Juan José lazó la vaca, le colocó el lazo alrededor del cuello y se la llevó.
Don Beto era un anciano de 92 años que vivía con su hijo menor. Sus cuatro hijos mayores se habían casado y vivían fuera de la aldea.
Cerca de las ocho de la mañana, Juan José se detuvo a tomar agua en la quebrada, dejó amarrada la vaca en una rama y cuando se agachó para tomar agua con las manos recibió un golpe en la cabeza. Atontado, se puso de pie y trató inútilmente de defenderse. Cuatro hombres lo golpearon salvajemente y montaron a la vaca en un camión, mientras el desafortunado muchacho agonizaba en medio de un charco de sangre.
Don Beto tuvo en ese momento un presentimiento. Le pareció escuchar la voz de su hijo.
-¡Mi muchacho! Algo le sucede.
De inmediato se fue por el camino y llegó a la quebrada, donde encontró a su hijo, que estaba agonizando.
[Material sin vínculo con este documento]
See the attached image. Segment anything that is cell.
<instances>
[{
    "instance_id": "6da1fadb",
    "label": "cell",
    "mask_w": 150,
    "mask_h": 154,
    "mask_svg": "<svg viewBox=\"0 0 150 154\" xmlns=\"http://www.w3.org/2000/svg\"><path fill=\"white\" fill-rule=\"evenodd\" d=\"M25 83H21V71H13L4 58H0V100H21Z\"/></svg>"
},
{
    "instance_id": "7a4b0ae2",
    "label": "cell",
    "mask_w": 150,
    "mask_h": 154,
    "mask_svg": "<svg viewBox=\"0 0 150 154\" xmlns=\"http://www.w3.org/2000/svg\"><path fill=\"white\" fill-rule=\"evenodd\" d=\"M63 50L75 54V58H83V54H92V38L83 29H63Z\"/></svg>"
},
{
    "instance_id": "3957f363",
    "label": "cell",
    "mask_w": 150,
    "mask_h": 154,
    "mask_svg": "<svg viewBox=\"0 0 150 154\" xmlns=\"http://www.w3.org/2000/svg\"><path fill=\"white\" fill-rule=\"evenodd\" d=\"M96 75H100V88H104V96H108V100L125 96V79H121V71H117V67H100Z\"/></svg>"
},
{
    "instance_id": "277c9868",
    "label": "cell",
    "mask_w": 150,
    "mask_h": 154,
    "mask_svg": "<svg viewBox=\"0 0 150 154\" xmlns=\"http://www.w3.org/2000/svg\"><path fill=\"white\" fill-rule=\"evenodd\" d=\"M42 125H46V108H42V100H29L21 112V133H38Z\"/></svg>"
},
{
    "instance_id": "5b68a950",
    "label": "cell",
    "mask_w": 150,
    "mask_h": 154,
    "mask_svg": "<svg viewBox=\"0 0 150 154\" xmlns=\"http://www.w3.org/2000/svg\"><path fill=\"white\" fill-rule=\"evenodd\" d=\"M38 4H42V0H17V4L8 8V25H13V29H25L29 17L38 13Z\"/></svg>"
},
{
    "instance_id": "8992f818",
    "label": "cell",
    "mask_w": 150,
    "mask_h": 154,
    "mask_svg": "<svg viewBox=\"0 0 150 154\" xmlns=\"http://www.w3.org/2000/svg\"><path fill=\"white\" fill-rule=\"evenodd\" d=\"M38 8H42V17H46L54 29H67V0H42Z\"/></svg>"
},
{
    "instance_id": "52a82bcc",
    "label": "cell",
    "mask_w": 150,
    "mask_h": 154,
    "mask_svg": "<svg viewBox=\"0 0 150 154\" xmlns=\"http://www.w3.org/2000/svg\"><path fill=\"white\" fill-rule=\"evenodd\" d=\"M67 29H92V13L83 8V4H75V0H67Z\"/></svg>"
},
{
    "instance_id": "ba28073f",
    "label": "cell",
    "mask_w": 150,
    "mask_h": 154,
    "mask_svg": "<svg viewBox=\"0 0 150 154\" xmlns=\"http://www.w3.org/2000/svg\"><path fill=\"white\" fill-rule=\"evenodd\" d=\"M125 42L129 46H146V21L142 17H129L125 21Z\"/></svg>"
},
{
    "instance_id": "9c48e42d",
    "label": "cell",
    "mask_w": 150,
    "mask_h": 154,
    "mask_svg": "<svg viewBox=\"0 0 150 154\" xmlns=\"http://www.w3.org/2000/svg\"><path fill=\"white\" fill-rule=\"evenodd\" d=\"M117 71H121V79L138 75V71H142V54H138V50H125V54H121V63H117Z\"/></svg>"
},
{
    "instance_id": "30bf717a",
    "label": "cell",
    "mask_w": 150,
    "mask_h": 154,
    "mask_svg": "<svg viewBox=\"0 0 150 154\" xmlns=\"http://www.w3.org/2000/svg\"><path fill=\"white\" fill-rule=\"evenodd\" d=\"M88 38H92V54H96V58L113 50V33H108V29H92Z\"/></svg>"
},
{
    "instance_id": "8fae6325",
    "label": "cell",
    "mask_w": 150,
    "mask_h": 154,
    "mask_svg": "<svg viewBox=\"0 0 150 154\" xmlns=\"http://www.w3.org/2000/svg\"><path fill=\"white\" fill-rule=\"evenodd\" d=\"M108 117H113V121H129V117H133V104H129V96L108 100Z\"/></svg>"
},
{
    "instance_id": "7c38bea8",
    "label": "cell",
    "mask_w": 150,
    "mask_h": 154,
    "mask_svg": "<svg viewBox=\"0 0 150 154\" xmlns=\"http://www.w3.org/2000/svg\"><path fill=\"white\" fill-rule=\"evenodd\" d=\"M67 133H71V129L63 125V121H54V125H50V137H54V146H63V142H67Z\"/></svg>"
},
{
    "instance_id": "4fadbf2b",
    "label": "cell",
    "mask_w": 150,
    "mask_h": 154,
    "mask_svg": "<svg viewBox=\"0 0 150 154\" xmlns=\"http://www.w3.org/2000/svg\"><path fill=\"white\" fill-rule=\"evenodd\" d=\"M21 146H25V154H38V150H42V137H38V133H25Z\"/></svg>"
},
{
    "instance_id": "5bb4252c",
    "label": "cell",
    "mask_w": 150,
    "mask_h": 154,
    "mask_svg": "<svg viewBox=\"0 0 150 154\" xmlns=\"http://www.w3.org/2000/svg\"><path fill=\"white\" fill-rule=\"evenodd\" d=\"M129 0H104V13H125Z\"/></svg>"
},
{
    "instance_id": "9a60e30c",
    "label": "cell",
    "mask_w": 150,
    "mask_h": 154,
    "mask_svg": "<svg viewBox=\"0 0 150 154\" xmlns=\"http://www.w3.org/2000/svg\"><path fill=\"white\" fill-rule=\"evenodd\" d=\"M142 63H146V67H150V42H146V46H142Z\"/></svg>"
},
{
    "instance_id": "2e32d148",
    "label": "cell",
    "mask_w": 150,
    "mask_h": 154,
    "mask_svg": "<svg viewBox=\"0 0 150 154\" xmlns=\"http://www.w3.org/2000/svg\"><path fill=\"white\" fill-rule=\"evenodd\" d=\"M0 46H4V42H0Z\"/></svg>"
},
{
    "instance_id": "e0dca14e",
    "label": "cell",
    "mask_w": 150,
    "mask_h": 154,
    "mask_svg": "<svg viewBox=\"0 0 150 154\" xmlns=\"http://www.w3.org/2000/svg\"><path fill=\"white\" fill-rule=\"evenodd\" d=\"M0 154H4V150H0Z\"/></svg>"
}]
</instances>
Juan José le dijo a su papá que eran los hombres de don Marcial, el hacendado.
Luego expiró.
Alzando sus brazos al cielo y en medio de sus lágrimas, el viejo Beto pronunció una maldición.
-¡Maldito seas, Marcial! ¡Maldito seas! Vas a pagar la muerte de mi hijo y arrastrarás el cuero de las vacas que te has robado hasta que el mundo llegue a su fin. ¡Desgraciado!
Escupió y fue a buscar ayuda para llevar el cadáver de su hijo.
La gente estaba indignada. Los cuatreros habían llegado al límite al privar de la vida a aquel muchacho de 16 años de edad.
El viejo les comunicó a los vecinos que había echado una maldición sobre el culpable.
Tiempo después, don Beto murió de tristeza.
Una noche cerca de las nueve, una extraña niebla se fue formando alrededor de la hacienda de don Marcial. Los hombres salieron a ver el fenómeno. No había llovido y por eso se extrañaron por lo que estaba sucediendo.
De pronto escucharon un grito aterrador.
Era don Marcial.
Vieron que salía agitando las manos, tratando de defenderse. Montó su caballo y se perdió en la noche. No lo volvieron a ver.
Días después, los vecinos escucharon a medianoche el galope de un caballo y el sonido que hace un cuero al ser arrastrado.
-¡La maldición! ¡La maldición del finado don Beto! ¡Que Dios nos proteja!
Desde entonces se dice que el hombre de la medianoche recorre los pueblos de Olancho arrastrando los cueros de las vacas y pegando unos horribles gritos.
Los que lo han visto dicen que es el esqueleto de un hombre montado sobre un caballo y arrastrando un cuero.
Así pagó aquel malvado el asesinato de un joven campesino y la muerte de don Beto, que falleció de pesar.